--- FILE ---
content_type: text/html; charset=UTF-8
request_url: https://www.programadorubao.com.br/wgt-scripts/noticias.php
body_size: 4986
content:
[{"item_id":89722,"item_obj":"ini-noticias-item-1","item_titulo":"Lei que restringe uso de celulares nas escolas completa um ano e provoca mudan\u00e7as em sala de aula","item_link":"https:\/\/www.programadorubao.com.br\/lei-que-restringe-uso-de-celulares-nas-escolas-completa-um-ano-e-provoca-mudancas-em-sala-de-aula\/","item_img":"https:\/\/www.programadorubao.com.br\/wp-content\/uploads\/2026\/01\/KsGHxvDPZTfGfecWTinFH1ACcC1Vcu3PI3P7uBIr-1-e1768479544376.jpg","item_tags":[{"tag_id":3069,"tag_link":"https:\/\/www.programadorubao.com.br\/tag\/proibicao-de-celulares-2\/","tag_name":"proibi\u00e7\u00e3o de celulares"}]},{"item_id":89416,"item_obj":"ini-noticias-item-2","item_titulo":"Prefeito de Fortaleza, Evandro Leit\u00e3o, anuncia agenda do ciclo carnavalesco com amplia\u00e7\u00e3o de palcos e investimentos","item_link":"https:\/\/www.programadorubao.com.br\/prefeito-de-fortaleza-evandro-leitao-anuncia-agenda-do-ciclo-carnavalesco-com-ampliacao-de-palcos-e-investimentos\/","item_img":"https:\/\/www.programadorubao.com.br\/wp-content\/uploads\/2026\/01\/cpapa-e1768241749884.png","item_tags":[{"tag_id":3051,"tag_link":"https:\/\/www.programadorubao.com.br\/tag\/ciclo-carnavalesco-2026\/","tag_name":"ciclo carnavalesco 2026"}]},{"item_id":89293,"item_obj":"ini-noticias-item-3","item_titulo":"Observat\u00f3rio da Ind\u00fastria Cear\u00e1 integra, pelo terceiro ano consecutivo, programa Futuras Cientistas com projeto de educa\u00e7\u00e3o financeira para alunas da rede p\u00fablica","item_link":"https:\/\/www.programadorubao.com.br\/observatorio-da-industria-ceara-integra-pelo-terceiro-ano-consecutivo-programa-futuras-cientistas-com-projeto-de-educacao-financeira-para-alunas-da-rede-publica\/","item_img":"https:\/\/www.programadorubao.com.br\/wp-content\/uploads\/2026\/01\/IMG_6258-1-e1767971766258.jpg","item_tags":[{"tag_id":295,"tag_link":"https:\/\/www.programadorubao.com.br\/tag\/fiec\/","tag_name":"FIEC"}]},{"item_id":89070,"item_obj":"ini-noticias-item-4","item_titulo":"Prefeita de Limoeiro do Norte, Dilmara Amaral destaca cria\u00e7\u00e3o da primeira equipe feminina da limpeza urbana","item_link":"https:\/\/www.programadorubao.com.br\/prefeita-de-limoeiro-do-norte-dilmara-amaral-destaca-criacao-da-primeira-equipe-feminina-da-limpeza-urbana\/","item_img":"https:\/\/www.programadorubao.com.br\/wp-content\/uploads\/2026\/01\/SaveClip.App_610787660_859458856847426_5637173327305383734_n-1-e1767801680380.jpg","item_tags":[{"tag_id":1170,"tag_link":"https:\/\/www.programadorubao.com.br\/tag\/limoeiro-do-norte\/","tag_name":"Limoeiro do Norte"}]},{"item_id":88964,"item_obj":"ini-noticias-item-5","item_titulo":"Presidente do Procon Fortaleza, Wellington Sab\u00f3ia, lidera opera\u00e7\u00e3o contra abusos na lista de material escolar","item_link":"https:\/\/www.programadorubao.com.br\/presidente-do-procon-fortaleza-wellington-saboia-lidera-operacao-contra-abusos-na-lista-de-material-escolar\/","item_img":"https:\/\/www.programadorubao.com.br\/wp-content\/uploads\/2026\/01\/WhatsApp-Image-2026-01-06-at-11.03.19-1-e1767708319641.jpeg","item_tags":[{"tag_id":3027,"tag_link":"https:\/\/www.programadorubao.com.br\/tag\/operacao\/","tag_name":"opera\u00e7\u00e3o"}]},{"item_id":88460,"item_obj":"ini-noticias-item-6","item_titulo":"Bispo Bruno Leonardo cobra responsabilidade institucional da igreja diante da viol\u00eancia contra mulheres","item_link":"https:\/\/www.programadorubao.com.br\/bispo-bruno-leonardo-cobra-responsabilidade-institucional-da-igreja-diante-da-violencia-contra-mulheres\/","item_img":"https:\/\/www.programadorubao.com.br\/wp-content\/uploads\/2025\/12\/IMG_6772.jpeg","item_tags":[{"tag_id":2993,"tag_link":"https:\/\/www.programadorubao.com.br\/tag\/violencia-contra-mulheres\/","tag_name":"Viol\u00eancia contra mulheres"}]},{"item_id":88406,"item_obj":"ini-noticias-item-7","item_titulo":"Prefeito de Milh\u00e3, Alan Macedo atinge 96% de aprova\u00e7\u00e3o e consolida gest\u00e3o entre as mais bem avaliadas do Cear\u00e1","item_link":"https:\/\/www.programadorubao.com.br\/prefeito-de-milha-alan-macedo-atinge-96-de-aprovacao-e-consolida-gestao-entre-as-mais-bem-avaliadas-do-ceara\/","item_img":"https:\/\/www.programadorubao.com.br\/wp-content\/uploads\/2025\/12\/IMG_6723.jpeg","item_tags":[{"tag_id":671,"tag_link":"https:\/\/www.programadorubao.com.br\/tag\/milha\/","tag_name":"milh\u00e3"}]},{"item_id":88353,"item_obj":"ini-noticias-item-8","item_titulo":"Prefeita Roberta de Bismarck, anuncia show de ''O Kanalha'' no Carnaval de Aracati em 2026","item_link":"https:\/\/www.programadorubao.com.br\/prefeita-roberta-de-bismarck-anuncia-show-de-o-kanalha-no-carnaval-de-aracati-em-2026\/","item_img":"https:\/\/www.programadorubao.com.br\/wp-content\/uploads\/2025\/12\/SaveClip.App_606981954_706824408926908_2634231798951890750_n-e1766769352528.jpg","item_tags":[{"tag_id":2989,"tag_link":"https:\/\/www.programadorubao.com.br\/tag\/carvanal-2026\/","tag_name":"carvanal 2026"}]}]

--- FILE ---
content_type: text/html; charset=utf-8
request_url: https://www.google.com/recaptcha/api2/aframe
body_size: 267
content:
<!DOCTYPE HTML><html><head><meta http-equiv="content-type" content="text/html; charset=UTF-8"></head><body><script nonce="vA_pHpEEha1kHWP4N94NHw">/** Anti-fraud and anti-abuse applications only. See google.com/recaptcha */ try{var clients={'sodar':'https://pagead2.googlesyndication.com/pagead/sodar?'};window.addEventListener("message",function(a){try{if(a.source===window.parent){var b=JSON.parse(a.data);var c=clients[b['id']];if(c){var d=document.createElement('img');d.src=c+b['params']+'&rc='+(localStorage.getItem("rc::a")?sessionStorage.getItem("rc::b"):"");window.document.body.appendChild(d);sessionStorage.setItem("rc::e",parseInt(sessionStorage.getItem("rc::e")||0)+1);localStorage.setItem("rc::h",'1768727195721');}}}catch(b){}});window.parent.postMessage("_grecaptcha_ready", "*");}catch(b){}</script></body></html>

- _Assignment_
Each entry should be retyped exactly as given.

- _Written solution_
--- FILE ---
content_type: text/html; charset=UTF-8
request_url: https://www.programadorubao.com.br/wgt-scripts/noticias.php
body_size: 4986
content:
[{"item_id":89722,"item_obj":"ini-noticias-item-1","item_titulo":"Lei que restringe uso de celulares nas escolas completa um ano e provoca mudan\u00e7as em sala de aula","item_link":"https:\/\/www.programadorubao.com.br\/lei-que-restringe-uso-de-celulares-nas-escolas-completa-um-ano-e-provoca-mudancas-em-sala-de-aula\/","item_img":"https:\/\/www.programadorubao.com.br\/wp-content\/uploads\/2026\/01\/KsGHxvDPZTfGfecWTinFH1ACcC1Vcu3PI3P7uBIr-1-e1768479544376.jpg","item_tags":[{"tag_id":3069,"tag_link":"https:\/\/www.programadorubao.com.br\/tag\/proibicao-de-celulares-2\/","tag_name":"proibi\u00e7\u00e3o de celulares"}]},{"item_id":89416,"item_obj":"ini-noticias-item-2","item_titulo":"Prefeito de Fortaleza, Evandro Leit\u00e3o, anuncia agenda do ciclo carnavalesco com amplia\u00e7\u00e3o de palcos e investimentos","item_link":"https:\/\/www.programadorubao.com.br\/prefeito-de-fortaleza-evandro-leitao-anuncia-agenda-do-ciclo-carnavalesco-com-ampliacao-de-palcos-e-investimentos\/","item_img":"https:\/\/www.programadorubao.com.br\/wp-content\/uploads\/2026\/01\/cpapa-e1768241749884.png","item_tags":[{"tag_id":3051,"tag_link":"https:\/\/www.programadorubao.com.br\/tag\/ciclo-carnavalesco-2026\/","tag_name":"ciclo carnavalesco 2026"}]},{"item_id":89293,"item_obj":"ini-noticias-item-3","item_titulo":"Observat\u00f3rio da Ind\u00fastria Cear\u00e1 integra, pelo terceiro ano consecutivo, programa Futuras Cientistas com projeto de educa\u00e7\u00e3o financeira para alunas da rede p\u00fablica","item_link":"https:\/\/www.programadorubao.com.br\/observatorio-da-industria-ceara-integra-pelo-terceiro-ano-consecutivo-programa-futuras-cientistas-com-projeto-de-educacao-financeira-para-alunas-da-rede-publica\/","item_img":"https:\/\/www.programadorubao.com.br\/wp-content\/uploads\/2026\/01\/IMG_6258-1-e1767971766258.jpg","item_tags":[{"tag_id":295,"tag_link":"https:\/\/www.programadorubao.com.br\/tag\/fiec\/","tag_name":"FIEC"}]},{"item_id":89070,"item_obj":"ini-noticias-item-4","item_titulo":"Prefeita de Limoeiro do Norte, Dilmara Amaral destaca cria\u00e7\u00e3o da primeira equipe feminina da limpeza urbana","item_link":"https:\/\/www.programadorubao.com.br\/prefeita-de-limoeiro-do-norte-dilmara-amaral-destaca-criacao-da-primeira-equipe-feminina-da-limpeza-urbana\/","item_img":"https:\/\/www.programadorubao.com.br\/wp-content\/uploads\/2026\/01\/SaveClip.App_610787660_859458856847426_5637173327305383734_n-1-e1767801680380.jpg","item_tags":[{"tag_id":1170,"tag_link":"https:\/\/www.programadorubao.com.br\/tag\/limoeiro-do-norte\/","tag_name":"Limoeiro do Norte"}]},{"item_id":88964,"item_obj":"ini-noticias-item-5","item_titulo":"Presidente do Procon Fortaleza, Wellington Sab\u00f3ia, lidera opera\u00e7\u00e3o contra abusos na lista de material escolar","item_link":"https:\/\/www.programadorubao.com.br\/presidente-do-procon-fortaleza-wellington-saboia-lidera-operacao-contra-abusos-na-lista-de-material-escolar\/","item_img":"https:\/\/www.programadorubao.com.br\/wp-content\/uploads\/2026\/01\/WhatsApp-Image-2026-01-06-at-11.03.19-1-e1767708319641.jpeg","item_tags":[{"tag_id":3027,"tag_link":"https:\/\/www.programadorubao.com.br\/tag\/operacao\/","tag_name":"opera\u00e7\u00e3o"}]},{"item_id":88460,"item_obj":"ini-noticias-item-6","item_titulo":"Bispo Bruno Leonardo cobra responsabilidade institucional da igreja diante da viol\u00eancia contra mulheres","item_link":"https:\/\/www.programadorubao.com.br\/bispo-bruno-leonardo-cobra-responsabilidade-institucional-da-igreja-diante-da-violencia-contra-mulheres\/","item_img":"https:\/\/www.programadorubao.com.br\/wp-content\/uploads\/2025\/12\/IMG_6772.jpeg","item_tags":[{"tag_id":2993,"tag_link":"https:\/\/www.programadorubao.com.br\/tag\/violencia-contra-mulheres\/","tag_name":"Viol\u00eancia contra mulheres"}]},{"item_id":88406,"item_obj":"ini-noticias-item-7","item_titulo":"Prefeito de Milh\u00e3, Alan Macedo atinge 96% de aprova\u00e7\u00e3o e consolida gest\u00e3o entre as mais bem avaliadas do Cear\u00e1","item_link":"https:\/\/www.programadorubao.com.br\/prefeito-de-milha-alan-macedo-atinge-96-de-aprovacao-e-consolida-gestao-entre-as-mais-bem-avaliadas-do-ceara\/","item_img":"https:\/\/www.programadorubao.com.br\/wp-content\/uploads\/2025\/12\/IMG_6723.jpeg","item_tags":[{"tag_id":671,"tag_link":"https:\/\/www.programadorubao.com.br\/tag\/milha\/","tag_name":"milh\u00e3"}]},{"item_id":88353,"item_obj":"ini-noticias-item-8","item_titulo":"Prefeita Roberta de Bismarck, anuncia show de ''O Kanalha'' no Carnaval de Aracati em 2026","item_link":"https:\/\/www.programadorubao.com.br\/prefeita-roberta-de-bismarck-anuncia-show-de-o-kanalha-no-carnaval-de-aracati-em-2026\/","item_img":"https:\/\/www.programadorubao.com.br\/wp-content\/uploads\/2025\/12\/SaveClip.App_606981954_706824408926908_2634231798951890750_n-e1766769352528.jpg","item_tags":[{"tag_id":2989,"tag_link":"https:\/\/www.programadorubao.com.br\/tag\/carvanal-2026\/","tag_name":"carvanal 2026"}]}]

--- FILE ---
content_type: text/html; charset=utf-8
request_url: https://www.google.com/recaptcha/api2/aframe
body_size: 267
content:
<!DOCTYPE HTML><html><head><meta http-equiv="content-type" content="text/html; charset=UTF-8"></head><body><script nonce="vA_pHpEEha1kHWP4N94NHw">/** Anti-fraud and anti-abuse applications only. See google.com/recaptcha */ try{var clients={'sodar':'https://pagead2.googlesyndication.com/pagead/sodar?'};window.addEventListener("message",function(a){try{if(a.source===window.parent){var b=JSON.parse(a.data);var c=clients[b['id']];if(c){var d=document.createElement('img');d.src=c+b['params']+'&rc='+(localStorage.getItem("rc::a")?sessionStorage.getItem("rc::b"):"");window.document.body.appendChild(d);sessionStorage.setItem("rc::e",parseInt(sessionStorage.getItem("rc::e")||0)+1);localStorage.setItem("rc::h",'1768727195721');}}}catch(b){}});window.parent.postMessage("_grecaptcha_ready", "*");}catch(b){}</script></body></html>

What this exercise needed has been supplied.